The Application of Due Diligence
 Due diligence retains an essential purpose at reopening applications. Certainty and finality demand that everyone put their best foot forward at trial. Without a robust application of the due diligence criterion, trials would become trial runs, institutional concerns would abound, and victims would be endlessly revictimized. The integrity of the administration of justice simply cannot invite the relaxation of expectations that all, including defence counsel, advance their cases – their whole cases – the first time around.
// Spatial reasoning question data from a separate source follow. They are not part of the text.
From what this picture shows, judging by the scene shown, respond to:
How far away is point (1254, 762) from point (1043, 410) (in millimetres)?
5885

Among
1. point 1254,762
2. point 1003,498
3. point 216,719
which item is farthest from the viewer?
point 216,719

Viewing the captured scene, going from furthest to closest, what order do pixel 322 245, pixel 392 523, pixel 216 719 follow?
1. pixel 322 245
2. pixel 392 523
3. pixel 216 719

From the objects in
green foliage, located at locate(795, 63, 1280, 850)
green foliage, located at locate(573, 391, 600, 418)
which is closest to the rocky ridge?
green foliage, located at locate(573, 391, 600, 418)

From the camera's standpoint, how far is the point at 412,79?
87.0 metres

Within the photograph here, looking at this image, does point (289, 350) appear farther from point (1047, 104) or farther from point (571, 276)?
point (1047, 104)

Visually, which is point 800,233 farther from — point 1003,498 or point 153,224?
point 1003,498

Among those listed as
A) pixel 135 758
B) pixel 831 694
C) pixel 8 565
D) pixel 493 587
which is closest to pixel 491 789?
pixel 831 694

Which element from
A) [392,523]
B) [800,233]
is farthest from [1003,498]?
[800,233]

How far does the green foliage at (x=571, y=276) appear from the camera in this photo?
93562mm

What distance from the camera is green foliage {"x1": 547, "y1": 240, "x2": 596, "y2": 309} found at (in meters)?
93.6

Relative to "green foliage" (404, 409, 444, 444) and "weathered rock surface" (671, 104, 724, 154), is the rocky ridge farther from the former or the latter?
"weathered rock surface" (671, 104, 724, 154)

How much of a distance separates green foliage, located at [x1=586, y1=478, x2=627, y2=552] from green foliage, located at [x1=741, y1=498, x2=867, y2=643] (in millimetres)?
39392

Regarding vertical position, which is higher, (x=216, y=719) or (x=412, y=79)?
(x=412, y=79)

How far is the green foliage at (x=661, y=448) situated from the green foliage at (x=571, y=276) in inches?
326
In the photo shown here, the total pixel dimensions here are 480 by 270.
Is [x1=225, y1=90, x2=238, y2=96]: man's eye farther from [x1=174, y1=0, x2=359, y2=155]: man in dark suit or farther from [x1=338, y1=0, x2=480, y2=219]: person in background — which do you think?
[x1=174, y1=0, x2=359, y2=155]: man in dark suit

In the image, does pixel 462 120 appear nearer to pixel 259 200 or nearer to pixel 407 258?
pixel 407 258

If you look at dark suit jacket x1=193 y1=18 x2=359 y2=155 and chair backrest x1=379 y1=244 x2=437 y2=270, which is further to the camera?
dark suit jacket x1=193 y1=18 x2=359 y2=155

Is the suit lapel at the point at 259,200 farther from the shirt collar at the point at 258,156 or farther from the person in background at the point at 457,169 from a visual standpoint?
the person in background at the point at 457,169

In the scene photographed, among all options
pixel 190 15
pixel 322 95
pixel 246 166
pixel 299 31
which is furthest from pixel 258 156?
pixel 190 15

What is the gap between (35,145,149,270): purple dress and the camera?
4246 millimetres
 Therefore, as in Palmer, evidence should generally not be admitted on a reopening application where, through due diligence, it could have been adduced during the trial proper. At the same time, as this court and the Supreme Court have repeatedly noted, from time-to-time in criminal cases, failures to exercise due diligence will bend to cogency, especially where miscarriages of justice loom: R. v. Kowall (1996), 1996 CanLII 411 (ON CA), 108 C.C.C. (3d) 481 (Ont. C.A.), at pp. 493-94, leave to appeal refused,  1 S.C.R. viii; R. v. Warsing, 1998 CanLII 775 (SCC),  3 S.C.R. 579, at p. 592; R. v. J.A.A., 2011 SCC 17,  1 S.C.R. 628, at para. 8; R. v. Hay, 2013 SCC 61,  3 S.C.R. 694, at paras. 64-67; and R. v. Reeve, 2008 ONCA 340, 233 C.C.C. (3d) 104, at paras. 83-89. In other words, due diligence is not a precondition to admissibility: Truscott, at para. 93. As noted by Rothstein J. at para. 67 of Hay, where the appellant sought the admission of evidence on appeal that his trial counsel had not inquired into:
In general, mere lack of knowledge on the part of trial counsel without any indication that he inquired into the possibility of obtaining and presenting the evidence is a factor against admitting the evidence for the first time on appeal: McMartin, at pp. 490-91. However, [since] this is a criminal case, involving charges of the most serious nature, I would not allow the evidence to be excluded solely [based on] a lack of diligence.